_Required actions:_
1/ In the post about nursing and weaning, why didn't the writer switch Paul to hypoallergenic formula once he found it relieved his pain? Answer in one to three sentences.
2/ List every age or length of nursing, in months or years, that the post about nursing and weaning mentions.

_Supplied passage:_
==============================

I sure hope no one was confused by the title and came here looking for a weaning tutorial. On the contrary, I was hoping you all could give me some tips. I've often asked why is there so much written on breastfeeding and so little said about weaning? For me, nursing is pretty straightforward and natural, but weaning is not so simple. I say that, but in all honesty, nursing Paul was a real struggle. I fought hard to make it to 6 months. Then, I thought it would be a miracle if we made it to a year. I never imagined we'd make it to 19 months!!
At less than 1 month-old, Paul developed reflux and by 3 months it was like my milk was burning a hole in him as soon as it touched his esophagus, he would writhe and scream. He hated nursing and when we gave in and did a trial with hypoallergenic formula, he was initially appalled by the taste, but then so relieved that it didn't hurt him. It would have been easy to switch to formula at that point for his comfort and my convenience, but I do not for one second take for granted the health and relational benefits my boys and I enjoy through breastfeeding, so I stubbornly persevered. I'm sure the expense of hypoallergenic formula encouraged me to stay the course as well. :)

==============================

Records from a data source

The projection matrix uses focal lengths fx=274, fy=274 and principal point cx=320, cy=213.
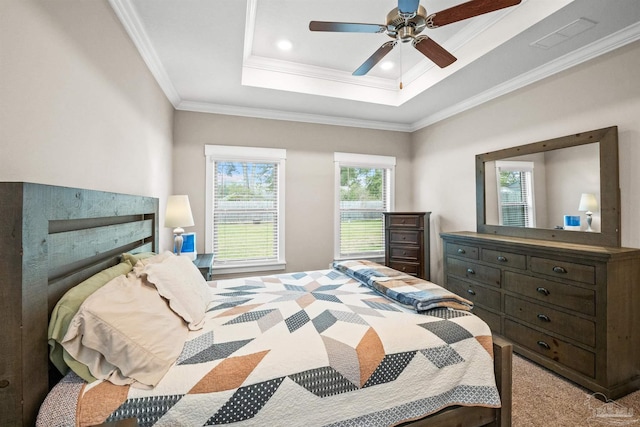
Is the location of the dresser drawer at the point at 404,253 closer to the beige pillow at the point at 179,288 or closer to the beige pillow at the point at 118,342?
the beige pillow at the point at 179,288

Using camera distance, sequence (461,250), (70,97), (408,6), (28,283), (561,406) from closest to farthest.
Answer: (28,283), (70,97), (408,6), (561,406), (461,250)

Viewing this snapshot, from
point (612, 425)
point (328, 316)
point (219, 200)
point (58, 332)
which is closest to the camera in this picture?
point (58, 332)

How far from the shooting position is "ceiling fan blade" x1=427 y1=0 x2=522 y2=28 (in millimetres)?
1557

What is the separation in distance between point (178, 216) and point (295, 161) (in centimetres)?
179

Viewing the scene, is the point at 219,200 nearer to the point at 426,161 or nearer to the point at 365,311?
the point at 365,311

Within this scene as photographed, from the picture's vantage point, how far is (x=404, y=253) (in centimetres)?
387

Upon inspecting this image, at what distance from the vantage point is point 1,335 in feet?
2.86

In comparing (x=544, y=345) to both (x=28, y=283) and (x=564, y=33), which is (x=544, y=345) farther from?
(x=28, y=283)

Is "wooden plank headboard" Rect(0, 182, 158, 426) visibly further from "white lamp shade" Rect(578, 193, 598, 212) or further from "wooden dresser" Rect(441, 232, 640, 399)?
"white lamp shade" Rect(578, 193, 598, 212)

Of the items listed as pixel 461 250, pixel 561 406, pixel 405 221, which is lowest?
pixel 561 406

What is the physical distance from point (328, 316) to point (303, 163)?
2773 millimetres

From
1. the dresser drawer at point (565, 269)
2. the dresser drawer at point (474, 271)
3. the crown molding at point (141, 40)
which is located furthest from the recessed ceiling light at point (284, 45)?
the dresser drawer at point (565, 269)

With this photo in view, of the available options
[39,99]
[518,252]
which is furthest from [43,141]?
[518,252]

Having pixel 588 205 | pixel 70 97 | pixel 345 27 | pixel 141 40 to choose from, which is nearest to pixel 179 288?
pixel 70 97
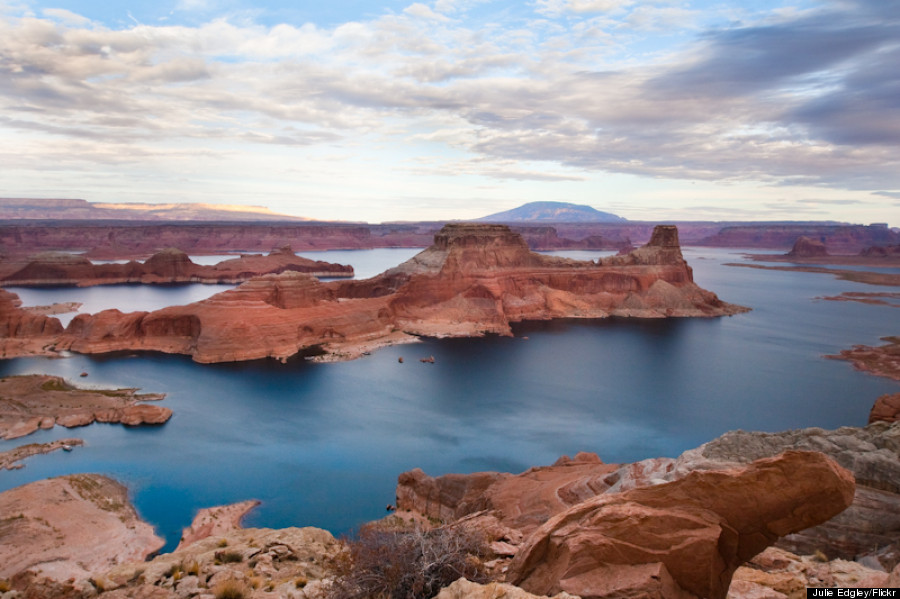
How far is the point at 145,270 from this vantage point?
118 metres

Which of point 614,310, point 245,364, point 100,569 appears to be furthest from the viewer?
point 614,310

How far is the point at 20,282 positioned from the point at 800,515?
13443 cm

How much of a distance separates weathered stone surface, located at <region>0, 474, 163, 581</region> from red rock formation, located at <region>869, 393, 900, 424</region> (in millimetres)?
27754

==============================

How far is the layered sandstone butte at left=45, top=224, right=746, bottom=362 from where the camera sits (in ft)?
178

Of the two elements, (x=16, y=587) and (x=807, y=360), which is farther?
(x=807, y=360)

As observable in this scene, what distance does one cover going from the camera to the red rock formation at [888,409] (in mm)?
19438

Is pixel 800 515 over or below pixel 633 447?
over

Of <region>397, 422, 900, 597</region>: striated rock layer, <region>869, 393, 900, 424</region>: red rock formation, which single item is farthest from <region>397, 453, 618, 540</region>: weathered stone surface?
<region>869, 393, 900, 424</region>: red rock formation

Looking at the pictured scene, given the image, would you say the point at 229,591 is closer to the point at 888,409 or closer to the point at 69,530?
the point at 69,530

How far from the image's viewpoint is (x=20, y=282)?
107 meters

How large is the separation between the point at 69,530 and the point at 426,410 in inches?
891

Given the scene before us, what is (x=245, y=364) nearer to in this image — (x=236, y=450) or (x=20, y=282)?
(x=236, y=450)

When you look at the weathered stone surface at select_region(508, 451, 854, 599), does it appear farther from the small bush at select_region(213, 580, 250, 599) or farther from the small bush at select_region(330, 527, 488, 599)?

==============================

_Solutions per task:_
1/ The writer refused to take for granted the health and relational benefits that breastfeeding gave the boys and the writer, so the writer stubbornly kept nursing. The expense of hypoallergenic formula also encouraged the writer to stay the course.

2/
- 6 months
- a year
- 19 months
- less than 1 month-old
- 3 months